Museum Moments

By Steven Libowitz   |   September 13, 2022

Santa Barbara Museum of Art’s Parallel Stories investigates the concept that while something gets lost in translation, maybe also there’s something to be gained in the process, at least in relation to poetry, serving to build bridges across borders and between cultures via introducing new syntactic strategies, rhythms, and image repertoires. Poet, translator, and literary editor Patricio Ferrari and Pulitzer Prize-winning poet, translator, and novelist Forrest Gander will draw from their own work and share examples between languages including Portuguese, French, Spanish, and Kannada in an in-person afternoon discussion on September 11.

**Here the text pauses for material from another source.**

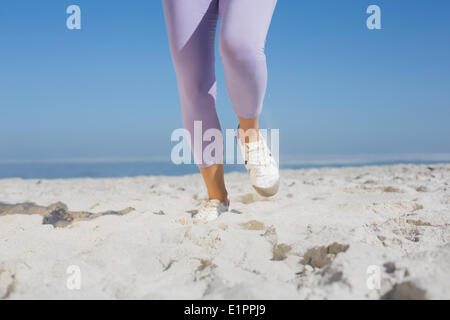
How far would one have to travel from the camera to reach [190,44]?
69.5 inches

Santa Barbara Maritime Museum, which has been focusing on whales over four exhibits and a lecture this year, hosts Charles Vinick, executive director of the Whale Sanctuary Project – who was involved with the film Free Willy and helped move its star orca Keiko to Iceland – in a September 15 talk about his efforts to create the first natural seaside sanctuary for captive whales in North America.

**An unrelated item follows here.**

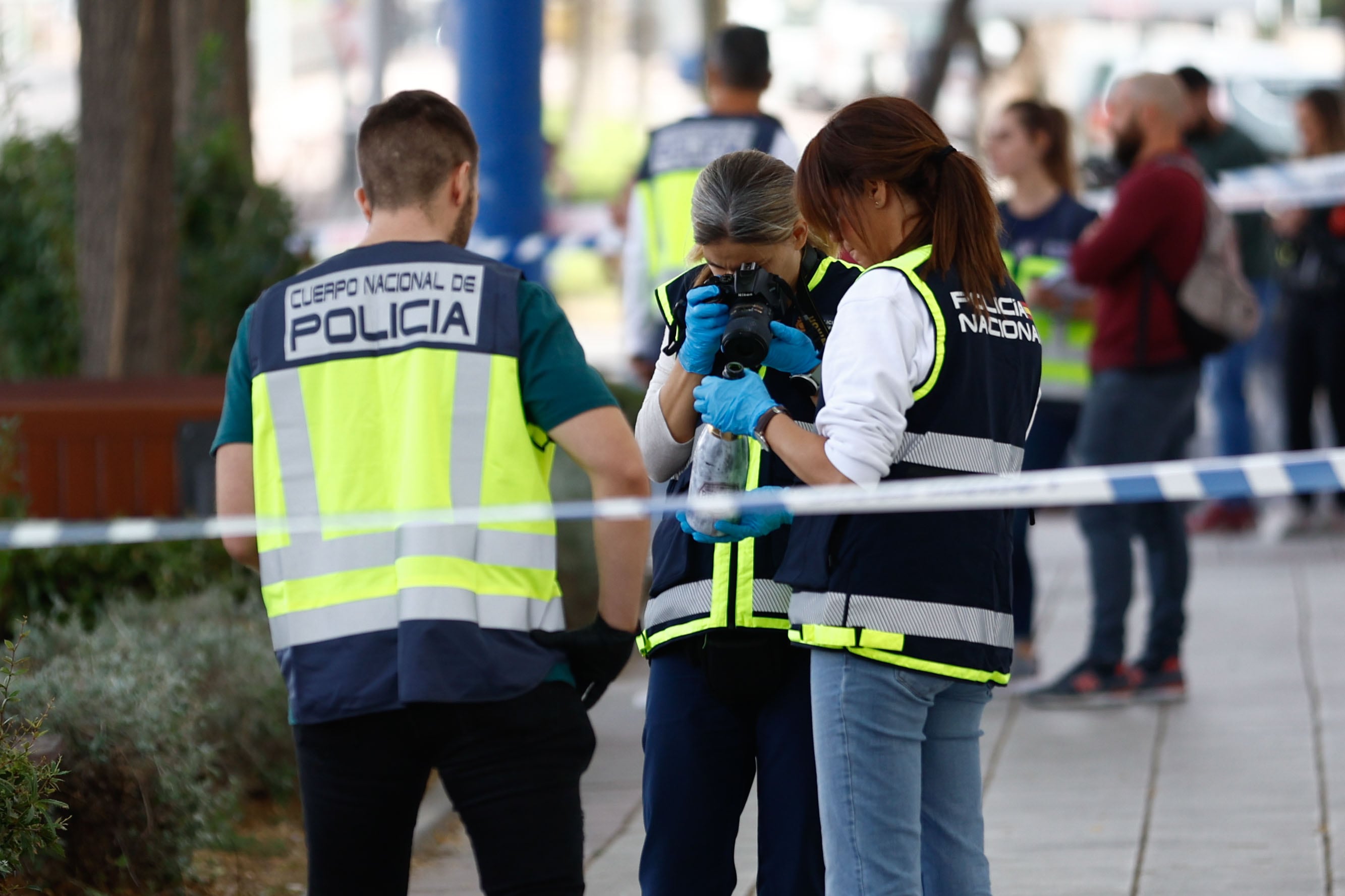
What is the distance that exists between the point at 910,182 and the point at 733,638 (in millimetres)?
820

The gallery at the Architectural Foundation of Santa Barbara is opening Mary Heebner’s “Prayer Flags & A Tale of Longing,” a three-part exhibition encompassing the artist’s two-sided Prayer Flags, a spiral-bound artist’s book called A Tale of Longing, and the “Elemental Offerings” booklet, all originating with Heebner’s travels to Rumtek Monastery in Sikkim, India, to see how prayer flags are made. Check them all out at the opening reception on September 9.

Book Talk: Chaucer’s Choices 

Antioch University environmental studies professor and local author Dawn A. Murray’s new book Monpa Medicinal Plants, Indigenous Knowledge from a Himalayan Healer illuminates the Himalayan medicinal plants the Indigenous people of Bhutan use for healing and sharing generational knowledge about their ecosystem. Murray muses on the multimedia project that includes colorful and delicate botanical watercolors and photographs of the people and the place at Chaucer’s on September 12…

Local mystery-thriller author Max Talley’s My Secret Place contains 17 short stories about musicians and artists, underdogs and eccentrics, apartment managers and stoned teenagers, among others, all the secret heroes of their own lives who are driven by eccentric quests that bewilder friends and family in trying to make sense of a modern world that may have already left them behind. Talley talks about the book at Chaucer’s on September 14…

Daryl Joji Maeda’s, Like Water, his multifaceted blend of cultural history and biography of Bruce Lee’s legacy, traces how movements and migrations across the Pacific Ocean structured the cultures Lee inherited, the milieu he occupied, the martial art he developed, the films he made, and the world he left behind. Watch the September 15 virtual talk on Zoom.